### Task to complete:
Your answer should be the line that contains "margin: 0 !important;" and each line after it, restated word for word through the final line of the entries.

### Records for this task:
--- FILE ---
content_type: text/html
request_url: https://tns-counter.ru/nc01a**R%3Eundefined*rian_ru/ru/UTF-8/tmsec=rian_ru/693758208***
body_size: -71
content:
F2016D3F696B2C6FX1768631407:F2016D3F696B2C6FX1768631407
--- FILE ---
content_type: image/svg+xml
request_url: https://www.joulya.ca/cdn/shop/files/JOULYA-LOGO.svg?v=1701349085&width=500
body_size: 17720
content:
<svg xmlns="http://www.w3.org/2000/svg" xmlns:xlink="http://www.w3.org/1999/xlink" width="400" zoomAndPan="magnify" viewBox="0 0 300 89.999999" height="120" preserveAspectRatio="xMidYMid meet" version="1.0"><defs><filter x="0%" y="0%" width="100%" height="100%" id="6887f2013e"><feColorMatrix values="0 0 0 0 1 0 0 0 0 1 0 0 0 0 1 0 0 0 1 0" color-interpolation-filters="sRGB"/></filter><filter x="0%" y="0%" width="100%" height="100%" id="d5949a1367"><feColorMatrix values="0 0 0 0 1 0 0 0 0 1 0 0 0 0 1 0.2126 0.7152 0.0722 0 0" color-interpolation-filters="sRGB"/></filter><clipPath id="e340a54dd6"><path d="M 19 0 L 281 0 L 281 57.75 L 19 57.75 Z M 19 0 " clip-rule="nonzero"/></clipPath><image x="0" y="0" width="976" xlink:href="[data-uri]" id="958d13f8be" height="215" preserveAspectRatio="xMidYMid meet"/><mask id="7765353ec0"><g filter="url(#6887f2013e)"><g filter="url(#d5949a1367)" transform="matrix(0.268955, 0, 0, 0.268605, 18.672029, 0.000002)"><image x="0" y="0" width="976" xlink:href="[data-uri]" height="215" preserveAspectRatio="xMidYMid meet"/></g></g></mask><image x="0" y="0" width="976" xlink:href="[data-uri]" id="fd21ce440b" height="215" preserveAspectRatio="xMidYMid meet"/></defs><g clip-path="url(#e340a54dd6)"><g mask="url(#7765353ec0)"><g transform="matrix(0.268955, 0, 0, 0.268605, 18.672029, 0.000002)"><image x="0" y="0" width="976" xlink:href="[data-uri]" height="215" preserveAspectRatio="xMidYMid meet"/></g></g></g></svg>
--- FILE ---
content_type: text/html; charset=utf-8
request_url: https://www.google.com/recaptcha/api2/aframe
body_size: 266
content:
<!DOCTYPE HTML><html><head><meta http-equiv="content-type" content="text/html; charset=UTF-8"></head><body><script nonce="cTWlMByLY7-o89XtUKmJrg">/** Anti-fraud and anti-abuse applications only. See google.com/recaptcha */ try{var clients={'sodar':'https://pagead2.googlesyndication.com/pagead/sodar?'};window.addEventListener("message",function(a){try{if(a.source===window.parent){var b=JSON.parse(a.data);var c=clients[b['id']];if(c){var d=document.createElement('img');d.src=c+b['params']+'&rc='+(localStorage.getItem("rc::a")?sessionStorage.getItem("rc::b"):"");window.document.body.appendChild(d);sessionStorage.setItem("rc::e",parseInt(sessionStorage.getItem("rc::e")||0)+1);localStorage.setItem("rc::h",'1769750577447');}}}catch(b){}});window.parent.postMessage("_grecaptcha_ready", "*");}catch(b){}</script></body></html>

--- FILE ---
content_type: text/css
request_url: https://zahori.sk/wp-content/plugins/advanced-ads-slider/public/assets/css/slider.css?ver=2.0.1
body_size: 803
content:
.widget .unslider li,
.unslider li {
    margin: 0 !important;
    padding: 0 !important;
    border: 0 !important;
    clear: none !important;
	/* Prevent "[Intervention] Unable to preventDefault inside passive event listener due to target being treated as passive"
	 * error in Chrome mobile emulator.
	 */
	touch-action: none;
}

### Finished exercise:
    margin: 0 !important;
    padding: 0 !important;
    border: 0 !important;
    clear: none !important;
	/* Prevent "[Intervention] Unable to preventDefault inside passive event listener due to target being treated as passive"
	 * error in Chrome mobile emulator.
	 */
	touch-action: none;
}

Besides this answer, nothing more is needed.